Gestational weight gain. a, b Intention-to-treat (ITT) analysis. c, d Per-protocol analysis. a There was no significant difference in 0–24 gestational week weight gain and 0–36 gestational week weight gain between the intervention group and the control group. b There was no significant difference in gestational weight gain of overweight and obese women between the intervention group and the control group. c The 0–24 gestational week weight gain (p = 0.0096) and 0–36 gestational week weight gain (p = 0.0042) of women in the pp-compliant group were lower than that of women in the pp-non-compliant group. d Overweight pregnant women also showed no difference in GWG between the 2 groups, while obese pregnant women in the pp-compliant group had lower GWG than the pp-non-compliant group (p = 0.0494). GWG, gestational weight gain.

Close modal

Maternal complications and neonatal outcomes: The primary complications, GDM and PIH, did not significantly differ between the 2 groups in both ITT and per-protocol analyses (Table 2). The incidence of GDM in the intervention group and the control group was 30.5 and 27.3% (p > 0.05), while in the pp-compliant group and the pp-non-compliant group, it was 36.4 and 27.5% (p > 0.05). The incidence of PIH in the intervention group and the control group was 22.0 and 23.5%, while in the pp-compliant group and the pp-non-compliant group, it was 18.2 and 23.9%. When the incidence of premature rupture of fetal membrane, fetal distress, and preterm delivery was compared, there were still no differences. We also compared the delivery week, fetal gender, and birth weight (including the ratio of macrosomia and low-birth weight infant), which had no significant difference both in ITT and per-protocol analyses. However, the ratio of cesarean section was much lower in the pp-compliant group than in the pp-non-compliant group (p < 0.05).

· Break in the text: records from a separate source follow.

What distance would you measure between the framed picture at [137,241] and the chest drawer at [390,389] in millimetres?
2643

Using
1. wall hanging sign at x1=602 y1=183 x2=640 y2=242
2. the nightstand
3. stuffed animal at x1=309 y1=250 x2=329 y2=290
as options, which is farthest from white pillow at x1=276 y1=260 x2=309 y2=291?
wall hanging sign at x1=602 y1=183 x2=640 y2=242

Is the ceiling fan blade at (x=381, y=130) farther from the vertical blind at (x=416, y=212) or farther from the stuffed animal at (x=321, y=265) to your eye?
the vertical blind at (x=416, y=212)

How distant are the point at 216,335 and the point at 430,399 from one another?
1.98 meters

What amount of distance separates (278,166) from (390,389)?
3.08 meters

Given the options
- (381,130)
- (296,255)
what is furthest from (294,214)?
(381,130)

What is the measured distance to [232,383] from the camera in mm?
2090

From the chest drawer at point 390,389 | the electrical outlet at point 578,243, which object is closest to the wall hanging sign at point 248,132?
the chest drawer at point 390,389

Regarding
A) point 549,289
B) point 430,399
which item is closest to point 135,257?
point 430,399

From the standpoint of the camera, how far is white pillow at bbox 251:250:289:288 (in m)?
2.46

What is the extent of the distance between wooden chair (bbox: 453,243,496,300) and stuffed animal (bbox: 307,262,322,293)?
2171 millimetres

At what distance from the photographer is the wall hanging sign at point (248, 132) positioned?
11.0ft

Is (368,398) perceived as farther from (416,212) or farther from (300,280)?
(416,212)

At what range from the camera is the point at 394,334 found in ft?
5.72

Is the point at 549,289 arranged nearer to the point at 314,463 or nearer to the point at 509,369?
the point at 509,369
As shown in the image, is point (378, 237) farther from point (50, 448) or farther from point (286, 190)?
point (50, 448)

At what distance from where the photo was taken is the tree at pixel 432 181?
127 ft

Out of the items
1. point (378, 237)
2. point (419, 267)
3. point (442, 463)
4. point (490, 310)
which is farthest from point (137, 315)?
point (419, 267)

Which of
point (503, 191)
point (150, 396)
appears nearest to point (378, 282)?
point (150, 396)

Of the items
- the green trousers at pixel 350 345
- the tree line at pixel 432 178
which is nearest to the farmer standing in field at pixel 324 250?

Metabolic parameters: In ITT analyses (Table 3), there were no significant differences in lipid levels in the 2nd and 3rd trimesters between the 2 groups. In per-protocol analyses (Table 3), we found that HDL in the 3rd trimester was higher in the pp-non-compliant group (p < 0.05). While TG in the 1st trimester was already higher in the pp-compliant group (p < 0.05) (Table 1), we found that in the 2nd and 3rd trimesters, there was no significant difference in TG between the pp-compliant group and the pp-non-compliant group. Other lipid profiles did not show any difference. There were no significant differences in FINS and HOMA-IR in both ITT and per-protocol analyses.

Table 3.

Lipid profiles and insulin parameters for ITT and per-protocol

 Lipid profiles and insulin parameters for ITT and per-protocol
 Lipid profiles and insulin parameters for ITT and per-protocol

We analyzed the change of lipid parameters during pregnancy within groups. In ITT analyses, CHOL and TG levels were increased in both groups from the 2nd to 3rd trimester (p < 0.05), while HDL and LDL levels did not change significantly. In per-protocol analysis, only TG levels increased from the 2nd to 3rd trimester in both groups (p < 0.05). CHOL, HDL, and LDL did not show significant changes from the 2nd to 3rd trimester. We also compared the change of lipid profiles from the 2nd to 3rd trimester between the 2 groups (Table 3). The results showed no difference in both ITT and per-protocol analyses.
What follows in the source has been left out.